The 6-foot-4, 200-pound senior scored six goals, assisted on 22 others, scooped a team-high 153 ground balls and displayed unusual speed and versatility for a defender in leading the Bulls (15-3) to the 3A-2A-1A state title. Bound for Penn State, Bateman had four game-winning goals in Hereford's last five games, and had 10 ground balls in the other while often guarding the opposition's top player out of a matchup zone. Bateman was a C. Markland Kelly Award finalist -- an honor bestowed upon the player deemed the best among small schools. Bateman did it all in the Bulls championship victory over Glenelg, scoring twice, running first midfield, playing on the faceoff wings, playing man-down defense and man-up offense.

Jack deVilliers,

St.
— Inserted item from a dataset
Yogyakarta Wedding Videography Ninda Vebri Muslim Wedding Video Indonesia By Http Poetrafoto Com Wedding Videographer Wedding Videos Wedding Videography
Paul's

DeVilliers' faceoff prowess (he won 70 percent) made the fleet-footed 6-1, 165-pound middie one of the nation's best at his craft and one of the MIAA's most dangerous players. DeVilliers, already committed to Virginia, also ran first midfield and scored 19 goals to go with 18 assists. His value became apparent as a sophomore, when his presence led to a season-opening victory over Landon -- the Bears' only loss of the year -- before an ankle injury forced the premature end to his season. The Crusaders spiraled toward a disappointing finish. DeVilliers endurance was demonstrated in a 9-8 overtime victory over Boys Latin. In that game, deVilliers won 11 of the 14 faceoffs and scored a crucial goal.

Dan LaMonica,

Boys' Latin

LaMonica scored 49 goals and assisted on 56 others, raising his career totals to 116 goals and 169 assists (a school-record 285 points). Including his 17 each in goals and assists as a Calvert Hall freshman, the Maryland-bound LaMonica has 319 career points. An All-American, a repeat All-Metro pick and the youngest player to make last summer's U.S. under-19 team, LaMonica was chosen the league's outstanding player by the Greater Baltimore Chapter of US Lacrosse, and is a C. Markland Kelly Award finalist for private schools. Perhaps his most dominating effort came during a game against Gilman, when he had two goals and five assists in a 9-6 upset of the Greyhounds.